Algebraically they are the same. We’re not talking about equations/functions as there are no dependent variables, so why do graphical discontinuities apply? If I were to multiply quantity B by one as (x+2)/(x+2) I would arrive at the equation on the left and have the same singularity.
I’m having trouble understanding when “real math” applies to the GRE. This real math seems to arbitrarily apply whereas things like sqrt(2) = +2 only or x^4=16 only having real solutions ignore the “real math.”
Can you provide clarity for this specific question, but also broader guidance on when to overthink and when to be simple on the quant portion?
There’s a removable discontinuity at x = 0 for \frac{x^2}{x}, whereas the function x is continuous at x = 0.
\sqrt{x} is conventionally defined to refer to the principal square root. The principal square root is only concerned with the unique non-negative square root. The motivation for this is so that we have an operator that can “undo” the squaring operation uniquely.
This doesn’t disagree with the notion that \sqrt{16} = 4.
To solve the equation x^2 = 16, we can take the square root (principal square root is implicitly implied here) of both sides:
\sqrt{x^2} = \sqrt{16}
By definition, \sqrt{x^2} = |x|. Consequently, we’re left with the equation |x| = 4, which you know how to solve.

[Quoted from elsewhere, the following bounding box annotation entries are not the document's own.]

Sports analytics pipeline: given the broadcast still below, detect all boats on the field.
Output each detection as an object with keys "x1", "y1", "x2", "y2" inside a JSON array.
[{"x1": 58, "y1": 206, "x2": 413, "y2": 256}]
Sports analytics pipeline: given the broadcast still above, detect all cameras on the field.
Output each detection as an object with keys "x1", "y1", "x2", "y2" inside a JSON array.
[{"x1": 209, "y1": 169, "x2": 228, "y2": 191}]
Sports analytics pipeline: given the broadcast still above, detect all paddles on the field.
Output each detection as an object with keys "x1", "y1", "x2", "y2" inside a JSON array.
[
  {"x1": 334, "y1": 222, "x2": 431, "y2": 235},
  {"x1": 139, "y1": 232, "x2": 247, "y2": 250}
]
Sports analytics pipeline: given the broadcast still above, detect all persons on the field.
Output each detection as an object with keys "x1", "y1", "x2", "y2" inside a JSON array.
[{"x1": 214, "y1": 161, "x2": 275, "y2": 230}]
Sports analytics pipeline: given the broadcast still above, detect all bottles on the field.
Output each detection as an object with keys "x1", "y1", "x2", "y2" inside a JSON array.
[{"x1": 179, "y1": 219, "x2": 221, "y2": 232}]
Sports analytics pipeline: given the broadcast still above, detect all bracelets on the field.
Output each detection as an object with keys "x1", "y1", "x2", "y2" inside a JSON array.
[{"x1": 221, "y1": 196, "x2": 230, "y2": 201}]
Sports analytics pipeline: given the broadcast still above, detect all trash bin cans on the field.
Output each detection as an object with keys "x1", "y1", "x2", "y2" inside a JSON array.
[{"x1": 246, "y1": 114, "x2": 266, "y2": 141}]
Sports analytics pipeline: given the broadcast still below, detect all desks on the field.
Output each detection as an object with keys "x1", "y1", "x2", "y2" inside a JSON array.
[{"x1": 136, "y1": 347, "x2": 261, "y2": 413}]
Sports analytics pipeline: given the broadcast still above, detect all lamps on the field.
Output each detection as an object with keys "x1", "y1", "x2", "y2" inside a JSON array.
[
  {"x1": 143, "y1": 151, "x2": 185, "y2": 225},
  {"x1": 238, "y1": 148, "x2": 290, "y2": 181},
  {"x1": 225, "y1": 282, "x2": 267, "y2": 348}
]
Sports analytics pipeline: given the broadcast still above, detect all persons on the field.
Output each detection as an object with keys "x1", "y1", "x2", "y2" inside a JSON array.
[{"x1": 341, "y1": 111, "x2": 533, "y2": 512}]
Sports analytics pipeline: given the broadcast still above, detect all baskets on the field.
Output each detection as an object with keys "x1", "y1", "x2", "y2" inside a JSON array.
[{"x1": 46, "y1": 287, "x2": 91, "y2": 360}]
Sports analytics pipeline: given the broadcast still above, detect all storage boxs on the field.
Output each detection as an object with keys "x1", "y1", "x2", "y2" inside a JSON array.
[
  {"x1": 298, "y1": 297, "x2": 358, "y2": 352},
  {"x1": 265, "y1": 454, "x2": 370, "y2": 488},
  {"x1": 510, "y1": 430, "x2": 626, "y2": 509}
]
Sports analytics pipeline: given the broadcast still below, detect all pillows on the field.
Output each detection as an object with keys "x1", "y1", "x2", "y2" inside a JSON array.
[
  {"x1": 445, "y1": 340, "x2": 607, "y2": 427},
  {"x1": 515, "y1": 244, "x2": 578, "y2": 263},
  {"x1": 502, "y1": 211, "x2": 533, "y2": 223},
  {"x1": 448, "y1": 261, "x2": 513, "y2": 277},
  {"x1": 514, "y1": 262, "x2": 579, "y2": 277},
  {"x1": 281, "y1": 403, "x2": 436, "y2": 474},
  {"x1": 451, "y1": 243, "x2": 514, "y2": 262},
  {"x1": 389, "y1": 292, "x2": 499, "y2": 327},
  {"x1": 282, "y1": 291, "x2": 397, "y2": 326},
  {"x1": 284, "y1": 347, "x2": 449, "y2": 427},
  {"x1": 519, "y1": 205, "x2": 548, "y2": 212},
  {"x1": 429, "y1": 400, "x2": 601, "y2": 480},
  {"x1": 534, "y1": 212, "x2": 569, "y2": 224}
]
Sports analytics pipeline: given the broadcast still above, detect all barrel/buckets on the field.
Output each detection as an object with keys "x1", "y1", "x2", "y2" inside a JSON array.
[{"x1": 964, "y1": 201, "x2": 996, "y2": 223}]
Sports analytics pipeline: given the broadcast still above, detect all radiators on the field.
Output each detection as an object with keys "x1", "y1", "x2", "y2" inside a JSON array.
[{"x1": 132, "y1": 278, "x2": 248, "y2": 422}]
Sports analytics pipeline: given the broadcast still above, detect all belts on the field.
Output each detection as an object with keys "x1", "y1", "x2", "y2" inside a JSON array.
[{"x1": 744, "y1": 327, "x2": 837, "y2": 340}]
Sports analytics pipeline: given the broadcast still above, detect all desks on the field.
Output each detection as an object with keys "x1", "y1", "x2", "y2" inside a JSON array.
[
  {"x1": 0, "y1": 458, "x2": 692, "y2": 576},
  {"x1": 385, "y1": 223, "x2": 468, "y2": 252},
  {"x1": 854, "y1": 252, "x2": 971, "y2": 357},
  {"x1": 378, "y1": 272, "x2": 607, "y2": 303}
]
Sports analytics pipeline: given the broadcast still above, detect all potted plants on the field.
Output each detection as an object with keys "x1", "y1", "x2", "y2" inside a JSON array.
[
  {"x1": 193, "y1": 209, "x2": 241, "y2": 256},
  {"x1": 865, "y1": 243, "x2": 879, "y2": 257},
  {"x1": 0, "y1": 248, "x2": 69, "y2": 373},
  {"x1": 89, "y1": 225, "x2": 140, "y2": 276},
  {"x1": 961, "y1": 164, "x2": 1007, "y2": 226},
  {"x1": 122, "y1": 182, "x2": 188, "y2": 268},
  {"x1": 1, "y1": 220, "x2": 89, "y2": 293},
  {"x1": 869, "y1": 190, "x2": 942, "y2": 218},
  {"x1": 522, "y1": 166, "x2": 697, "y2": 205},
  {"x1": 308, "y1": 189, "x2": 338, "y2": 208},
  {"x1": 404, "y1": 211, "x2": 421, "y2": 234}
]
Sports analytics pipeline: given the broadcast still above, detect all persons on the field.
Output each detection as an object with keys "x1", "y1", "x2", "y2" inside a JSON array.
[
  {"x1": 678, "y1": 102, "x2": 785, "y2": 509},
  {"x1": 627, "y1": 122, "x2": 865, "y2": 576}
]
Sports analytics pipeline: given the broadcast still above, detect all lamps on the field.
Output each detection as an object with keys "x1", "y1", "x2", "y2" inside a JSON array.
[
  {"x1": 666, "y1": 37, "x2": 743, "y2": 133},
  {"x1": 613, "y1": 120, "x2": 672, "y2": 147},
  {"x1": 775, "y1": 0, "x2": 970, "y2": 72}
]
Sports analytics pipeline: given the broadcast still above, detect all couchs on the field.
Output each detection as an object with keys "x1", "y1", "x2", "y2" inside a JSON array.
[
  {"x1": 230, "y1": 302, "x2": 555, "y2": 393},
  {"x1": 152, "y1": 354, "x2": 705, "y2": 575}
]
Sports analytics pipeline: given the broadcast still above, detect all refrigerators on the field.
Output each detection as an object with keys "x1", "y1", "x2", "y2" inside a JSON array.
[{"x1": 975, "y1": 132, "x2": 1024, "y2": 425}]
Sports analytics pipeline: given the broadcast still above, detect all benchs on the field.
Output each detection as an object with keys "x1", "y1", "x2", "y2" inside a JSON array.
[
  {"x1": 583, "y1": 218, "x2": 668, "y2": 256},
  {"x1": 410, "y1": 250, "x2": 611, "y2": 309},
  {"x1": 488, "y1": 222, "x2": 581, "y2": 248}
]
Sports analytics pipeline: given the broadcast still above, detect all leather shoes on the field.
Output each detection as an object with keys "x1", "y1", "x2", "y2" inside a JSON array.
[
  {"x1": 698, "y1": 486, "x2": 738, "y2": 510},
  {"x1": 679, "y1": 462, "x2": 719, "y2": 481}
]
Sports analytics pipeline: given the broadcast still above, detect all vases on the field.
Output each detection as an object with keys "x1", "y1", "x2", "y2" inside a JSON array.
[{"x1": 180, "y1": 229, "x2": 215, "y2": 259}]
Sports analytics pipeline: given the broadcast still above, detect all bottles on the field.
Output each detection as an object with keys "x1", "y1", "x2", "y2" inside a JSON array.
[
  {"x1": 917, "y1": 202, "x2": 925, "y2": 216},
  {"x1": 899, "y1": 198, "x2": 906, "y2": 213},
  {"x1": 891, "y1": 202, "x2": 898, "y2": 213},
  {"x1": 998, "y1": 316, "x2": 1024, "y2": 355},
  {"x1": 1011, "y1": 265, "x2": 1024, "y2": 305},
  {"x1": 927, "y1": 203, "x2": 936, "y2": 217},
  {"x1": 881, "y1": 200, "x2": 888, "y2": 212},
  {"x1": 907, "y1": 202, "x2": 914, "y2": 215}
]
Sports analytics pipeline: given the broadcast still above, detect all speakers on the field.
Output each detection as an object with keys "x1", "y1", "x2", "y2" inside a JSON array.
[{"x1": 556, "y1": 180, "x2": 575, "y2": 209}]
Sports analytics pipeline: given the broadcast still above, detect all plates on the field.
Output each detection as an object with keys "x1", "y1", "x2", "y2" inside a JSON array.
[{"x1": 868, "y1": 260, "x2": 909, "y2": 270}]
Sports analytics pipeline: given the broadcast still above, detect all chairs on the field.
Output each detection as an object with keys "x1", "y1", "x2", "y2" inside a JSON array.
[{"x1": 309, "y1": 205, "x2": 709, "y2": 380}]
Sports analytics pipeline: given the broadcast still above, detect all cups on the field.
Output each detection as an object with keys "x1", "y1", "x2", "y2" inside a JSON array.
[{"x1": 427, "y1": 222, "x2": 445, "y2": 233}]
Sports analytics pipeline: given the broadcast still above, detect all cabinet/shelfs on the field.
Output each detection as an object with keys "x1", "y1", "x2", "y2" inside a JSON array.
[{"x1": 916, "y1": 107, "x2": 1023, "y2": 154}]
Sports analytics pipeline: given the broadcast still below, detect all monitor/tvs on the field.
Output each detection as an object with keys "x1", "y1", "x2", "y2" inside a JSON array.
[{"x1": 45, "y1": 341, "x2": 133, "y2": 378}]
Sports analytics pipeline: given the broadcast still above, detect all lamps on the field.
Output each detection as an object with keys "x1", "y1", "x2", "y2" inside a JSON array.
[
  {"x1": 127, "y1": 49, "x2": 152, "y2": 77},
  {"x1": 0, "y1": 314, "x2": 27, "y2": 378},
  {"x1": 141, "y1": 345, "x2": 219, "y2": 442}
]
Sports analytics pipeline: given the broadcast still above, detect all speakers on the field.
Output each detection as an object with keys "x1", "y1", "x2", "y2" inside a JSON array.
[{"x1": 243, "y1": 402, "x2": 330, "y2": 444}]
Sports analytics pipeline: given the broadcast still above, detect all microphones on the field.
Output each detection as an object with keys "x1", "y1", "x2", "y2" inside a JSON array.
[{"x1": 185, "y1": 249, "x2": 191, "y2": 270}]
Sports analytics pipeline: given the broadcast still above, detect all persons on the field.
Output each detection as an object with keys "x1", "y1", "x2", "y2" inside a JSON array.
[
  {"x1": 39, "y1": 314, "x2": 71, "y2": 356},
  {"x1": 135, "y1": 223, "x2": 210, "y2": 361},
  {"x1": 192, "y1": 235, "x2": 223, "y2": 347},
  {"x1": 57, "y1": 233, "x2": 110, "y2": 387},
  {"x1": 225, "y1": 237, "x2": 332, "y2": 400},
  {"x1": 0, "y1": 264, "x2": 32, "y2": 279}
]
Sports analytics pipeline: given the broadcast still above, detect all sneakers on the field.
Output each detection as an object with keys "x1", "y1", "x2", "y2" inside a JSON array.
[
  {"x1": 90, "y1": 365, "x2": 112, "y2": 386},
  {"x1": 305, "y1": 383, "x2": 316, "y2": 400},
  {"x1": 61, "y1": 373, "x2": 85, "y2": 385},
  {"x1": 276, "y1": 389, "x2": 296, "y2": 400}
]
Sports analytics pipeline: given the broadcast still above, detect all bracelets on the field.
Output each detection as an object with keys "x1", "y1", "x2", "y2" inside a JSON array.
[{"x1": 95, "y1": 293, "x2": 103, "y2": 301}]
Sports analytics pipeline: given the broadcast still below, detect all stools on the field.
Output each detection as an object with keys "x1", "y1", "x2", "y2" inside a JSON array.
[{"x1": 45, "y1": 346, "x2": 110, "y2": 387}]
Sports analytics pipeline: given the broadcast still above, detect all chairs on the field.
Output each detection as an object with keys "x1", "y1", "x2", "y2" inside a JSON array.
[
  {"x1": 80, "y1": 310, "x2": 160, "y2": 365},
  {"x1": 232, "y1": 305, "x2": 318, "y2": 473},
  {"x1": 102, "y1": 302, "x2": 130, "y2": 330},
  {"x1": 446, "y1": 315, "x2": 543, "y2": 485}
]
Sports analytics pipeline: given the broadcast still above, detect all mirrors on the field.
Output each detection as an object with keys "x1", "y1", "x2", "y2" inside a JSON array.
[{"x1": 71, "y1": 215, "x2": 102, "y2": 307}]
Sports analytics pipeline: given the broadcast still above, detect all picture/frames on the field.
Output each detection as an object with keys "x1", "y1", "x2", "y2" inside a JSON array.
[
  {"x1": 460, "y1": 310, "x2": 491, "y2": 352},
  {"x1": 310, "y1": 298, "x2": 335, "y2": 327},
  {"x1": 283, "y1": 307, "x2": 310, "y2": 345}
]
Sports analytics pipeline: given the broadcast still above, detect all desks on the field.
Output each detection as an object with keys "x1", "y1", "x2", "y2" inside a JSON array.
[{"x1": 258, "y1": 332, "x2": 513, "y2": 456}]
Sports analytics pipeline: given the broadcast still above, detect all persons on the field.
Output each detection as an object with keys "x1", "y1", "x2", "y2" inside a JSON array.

(I’ve unintentionally changed your question from an x^4 to an x^2 because i think this example is more instructive. With x^4, we would get \sqrt{x^4} = |x^2| = x^2, which doesn’t directly address the issue at hand.)
I’m still confused as to why we’re considering these equations, as there is nothing in the question that hints that they are. With no dependent variables, should I always assume that variables present imply equations? Your response makes sense for functions, but (dis)continuities don’t make any sense when we’re talking about strictly algebraic manipulation of variables.